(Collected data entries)
┌──

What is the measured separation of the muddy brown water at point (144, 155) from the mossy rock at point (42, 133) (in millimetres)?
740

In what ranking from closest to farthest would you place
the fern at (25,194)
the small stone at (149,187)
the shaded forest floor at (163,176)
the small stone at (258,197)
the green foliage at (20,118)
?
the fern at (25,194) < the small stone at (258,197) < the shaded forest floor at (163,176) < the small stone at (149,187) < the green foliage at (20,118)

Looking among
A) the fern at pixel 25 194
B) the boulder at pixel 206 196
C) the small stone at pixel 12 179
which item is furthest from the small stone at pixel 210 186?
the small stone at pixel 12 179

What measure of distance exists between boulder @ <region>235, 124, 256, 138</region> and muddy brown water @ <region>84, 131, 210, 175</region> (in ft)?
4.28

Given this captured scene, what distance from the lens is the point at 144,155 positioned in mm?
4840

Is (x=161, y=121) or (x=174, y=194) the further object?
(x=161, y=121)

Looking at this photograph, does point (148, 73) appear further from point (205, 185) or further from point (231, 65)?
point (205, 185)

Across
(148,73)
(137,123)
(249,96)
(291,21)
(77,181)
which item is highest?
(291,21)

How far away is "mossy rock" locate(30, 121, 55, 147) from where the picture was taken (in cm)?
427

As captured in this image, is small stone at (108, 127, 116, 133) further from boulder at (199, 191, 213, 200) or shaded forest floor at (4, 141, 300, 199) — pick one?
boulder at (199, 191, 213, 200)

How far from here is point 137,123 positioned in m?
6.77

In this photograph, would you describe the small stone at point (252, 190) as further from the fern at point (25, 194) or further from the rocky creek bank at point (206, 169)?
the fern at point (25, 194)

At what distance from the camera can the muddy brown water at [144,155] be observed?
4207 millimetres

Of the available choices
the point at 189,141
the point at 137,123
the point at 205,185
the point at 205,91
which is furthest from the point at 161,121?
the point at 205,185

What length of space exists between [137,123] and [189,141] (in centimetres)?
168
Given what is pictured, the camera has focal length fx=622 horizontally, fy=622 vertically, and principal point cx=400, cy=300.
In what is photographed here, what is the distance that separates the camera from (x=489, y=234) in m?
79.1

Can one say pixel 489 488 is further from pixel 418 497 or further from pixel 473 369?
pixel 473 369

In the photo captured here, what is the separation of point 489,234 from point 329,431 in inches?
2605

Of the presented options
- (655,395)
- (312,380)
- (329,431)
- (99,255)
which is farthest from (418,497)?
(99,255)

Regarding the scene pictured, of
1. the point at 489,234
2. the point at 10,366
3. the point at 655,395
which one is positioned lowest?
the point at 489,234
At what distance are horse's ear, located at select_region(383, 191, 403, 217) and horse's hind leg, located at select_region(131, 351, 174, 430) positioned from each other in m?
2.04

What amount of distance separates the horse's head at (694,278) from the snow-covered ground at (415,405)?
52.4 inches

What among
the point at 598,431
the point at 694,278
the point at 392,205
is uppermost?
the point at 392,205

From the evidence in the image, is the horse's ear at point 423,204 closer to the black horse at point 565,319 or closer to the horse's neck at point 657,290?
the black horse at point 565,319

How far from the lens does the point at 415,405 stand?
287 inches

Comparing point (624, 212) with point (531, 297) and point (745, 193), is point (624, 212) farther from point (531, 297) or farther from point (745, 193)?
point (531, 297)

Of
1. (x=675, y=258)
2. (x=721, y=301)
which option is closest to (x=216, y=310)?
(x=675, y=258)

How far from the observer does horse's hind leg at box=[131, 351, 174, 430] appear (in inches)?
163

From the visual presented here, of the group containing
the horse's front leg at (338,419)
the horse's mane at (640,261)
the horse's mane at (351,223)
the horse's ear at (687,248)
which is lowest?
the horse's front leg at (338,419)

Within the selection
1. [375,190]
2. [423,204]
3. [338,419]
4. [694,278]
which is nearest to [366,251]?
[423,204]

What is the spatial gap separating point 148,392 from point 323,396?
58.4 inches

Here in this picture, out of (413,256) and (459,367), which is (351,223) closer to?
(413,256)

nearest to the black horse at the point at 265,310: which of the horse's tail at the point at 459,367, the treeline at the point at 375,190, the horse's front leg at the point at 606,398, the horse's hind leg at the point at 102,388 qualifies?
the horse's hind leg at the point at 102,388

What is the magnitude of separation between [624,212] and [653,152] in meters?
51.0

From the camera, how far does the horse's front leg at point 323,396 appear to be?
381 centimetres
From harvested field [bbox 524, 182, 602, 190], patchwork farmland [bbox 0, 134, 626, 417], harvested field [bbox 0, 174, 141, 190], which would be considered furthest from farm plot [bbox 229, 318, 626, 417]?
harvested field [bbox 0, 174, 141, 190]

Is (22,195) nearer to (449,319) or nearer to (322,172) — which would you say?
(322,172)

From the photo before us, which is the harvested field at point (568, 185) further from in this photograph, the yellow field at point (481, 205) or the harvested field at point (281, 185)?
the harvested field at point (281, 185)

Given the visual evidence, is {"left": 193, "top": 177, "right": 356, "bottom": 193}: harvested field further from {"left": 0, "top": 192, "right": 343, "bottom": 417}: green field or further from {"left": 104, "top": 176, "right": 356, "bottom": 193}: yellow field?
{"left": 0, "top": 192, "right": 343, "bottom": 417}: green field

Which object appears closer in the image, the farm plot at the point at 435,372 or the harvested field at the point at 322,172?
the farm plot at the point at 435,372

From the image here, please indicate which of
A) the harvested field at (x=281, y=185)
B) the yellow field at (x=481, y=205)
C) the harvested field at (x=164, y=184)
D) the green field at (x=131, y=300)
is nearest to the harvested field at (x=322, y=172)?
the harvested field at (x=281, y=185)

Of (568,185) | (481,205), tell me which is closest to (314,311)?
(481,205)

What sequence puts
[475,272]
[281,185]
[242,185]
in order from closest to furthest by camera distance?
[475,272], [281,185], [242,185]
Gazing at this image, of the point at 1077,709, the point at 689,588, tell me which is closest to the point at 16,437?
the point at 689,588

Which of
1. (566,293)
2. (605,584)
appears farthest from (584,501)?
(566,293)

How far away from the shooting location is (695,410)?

└──

*What to work on:* Copy all of the records above word for word, changing nothing.

*Full solution:*
What is the measured separation of the muddy brown water at point (144, 155) from the mossy rock at point (42, 133) (in millimetres)?
740

In what ranking from closest to farthest would you place
the fern at (25,194)
the small stone at (149,187)
the shaded forest floor at (163,176)
the small stone at (258,197)
the green foliage at (20,118)
?
the fern at (25,194) < the small stone at (258,197) < the shaded forest floor at (163,176) < the small stone at (149,187) < the green foliage at (20,118)

Looking among
A) the fern at pixel 25 194
B) the boulder at pixel 206 196
C) the small stone at pixel 12 179
which item is furthest from the small stone at pixel 210 186?
the small stone at pixel 12 179

What measure of distance exists between boulder @ <region>235, 124, 256, 138</region> and muddy brown water @ <region>84, 131, 210, 175</region> (in ft)?
4.28

Given this captured scene, what distance from the lens is the point at 144,155 positioned in mm?
4840

Is (x=161, y=121) or (x=174, y=194) the further object?
(x=161, y=121)

Looking at this photograph, does point (148, 73) appear further from point (205, 185) or further from point (231, 65)?
point (205, 185)

Across
(148,73)
(137,123)
(249,96)
(291,21)
(77,181)
which item is highest?
(291,21)

How far away is "mossy rock" locate(30, 121, 55, 147) from where the picture was taken (in cm)?
427

As captured in this image, is small stone at (108, 127, 116, 133) further from boulder at (199, 191, 213, 200) or shaded forest floor at (4, 141, 300, 199) — pick one?
boulder at (199, 191, 213, 200)

How far from here is point 137,123 positioned in m?
6.77

In this photograph, would you describe the small stone at point (252, 190) as further from the fern at point (25, 194) or further from the rocky creek bank at point (206, 169)?
the fern at point (25, 194)

At what distance from the camera can the muddy brown water at [144,155] be observed?
4207 millimetres

Of the available choices
the point at 189,141
the point at 137,123
the point at 205,185
the point at 205,91
which is furthest from the point at 161,121?
the point at 205,185

What length of space exists between [137,123] and [189,141] (in centimetres)?
168
Given what is pictured, the camera has focal length fx=622 horizontally, fy=622 vertically, and principal point cx=400, cy=300.
In what is photographed here, what is the distance that separates the camera from (x=489, y=234) in m?
79.1

Can one say pixel 489 488 is further from pixel 418 497 or further from pixel 473 369?
pixel 473 369

In the photo captured here, what is the separation of point 489,234 from point 329,431 in inches?
2605

Of the presented options
- (655,395)
- (312,380)
- (329,431)
- (99,255)
which is farthest from (418,497)?
(99,255)

Regarding the scene pictured, of
1. the point at 489,234
2. the point at 10,366
3. the point at 655,395
which one is positioned lowest?
the point at 489,234
At what distance are horse's ear, located at select_region(383, 191, 403, 217) and horse's hind leg, located at select_region(131, 351, 174, 430) positioned from each other in m?
2.04

What amount of distance separates the horse's head at (694,278) from the snow-covered ground at (415,405)?
52.4 inches

What among
the point at 598,431
the point at 694,278
the point at 392,205
is uppermost?
the point at 392,205

From the evidence in the image, is the horse's ear at point 423,204 closer to the black horse at point 565,319 or closer to the horse's neck at point 657,290?
the black horse at point 565,319

How far from the lens does the point at 415,405 stand?
287 inches

Comparing point (624, 212) with point (531, 297) and point (745, 193), is point (624, 212) farther from point (531, 297) or farther from point (745, 193)?
point (531, 297)

Of
1. (x=675, y=258)
2. (x=721, y=301)
which option is closest to (x=216, y=310)?
(x=675, y=258)

How far from the observer does horse's hind leg at box=[131, 351, 174, 430] appear (in inches)?
163

From the visual presented here, of the group containing
the horse's front leg at (338,419)
the horse's mane at (640,261)
the horse's mane at (351,223)
the horse's ear at (687,248)
which is lowest?
the horse's front leg at (338,419)

Within the selection
1. [375,190]
2. [423,204]
3. [338,419]
4. [694,278]
which is nearest to [366,251]?
[423,204]

What is the spatial gap separating point 148,392 from point 323,396?
58.4 inches

Here in this picture, out of (413,256) and (459,367), which is (351,223) closer to?
(413,256)

nearest to the black horse at the point at 265,310: which of the horse's tail at the point at 459,367, the treeline at the point at 375,190, the horse's front leg at the point at 606,398, the horse's hind leg at the point at 102,388 qualifies?
the horse's hind leg at the point at 102,388

What is the magnitude of separation between [624,212] and [653,152] in meters?
51.0

From the camera, how far does the horse's front leg at point 323,396 appear to be?
381 centimetres
From harvested field [bbox 524, 182, 602, 190], patchwork farmland [bbox 0, 134, 626, 417], harvested field [bbox 0, 174, 141, 190], which would be considered furthest from farm plot [bbox 229, 318, 626, 417]?
harvested field [bbox 0, 174, 141, 190]

Is (22,195) nearer to (449,319) or nearer to (322,172) — which would you say?
(322,172)

From the photo before us, which is the harvested field at point (568, 185) further from in this photograph, the yellow field at point (481, 205) or the harvested field at point (281, 185)?
the harvested field at point (281, 185)

Given the visual evidence, is {"left": 193, "top": 177, "right": 356, "bottom": 193}: harvested field further from {"left": 0, "top": 192, "right": 343, "bottom": 417}: green field or further from {"left": 104, "top": 176, "right": 356, "bottom": 193}: yellow field?
{"left": 0, "top": 192, "right": 343, "bottom": 417}: green field

Which object appears closer in the image, the farm plot at the point at 435,372 or the harvested field at the point at 322,172?
the farm plot at the point at 435,372

From the image here, please indicate which of
A) the harvested field at (x=281, y=185)
B) the yellow field at (x=481, y=205)
C) the harvested field at (x=164, y=184)
D) the green field at (x=131, y=300)
is nearest to the harvested field at (x=322, y=172)?
the harvested field at (x=281, y=185)

Of (568,185) | (481,205), tell me which is closest to (314,311)?
(481,205)

What sequence puts
[475,272]
[281,185]
[242,185]
in order from closest to furthest by camera distance?
[475,272], [281,185], [242,185]
Gazing at this image, of the point at 1077,709, the point at 689,588, tell me which is closest to the point at 16,437?
the point at 689,588

Which of
1. (566,293)
2. (605,584)
appears farthest from (584,501)?
(566,293)

How far away from the shooting location is (695,410)?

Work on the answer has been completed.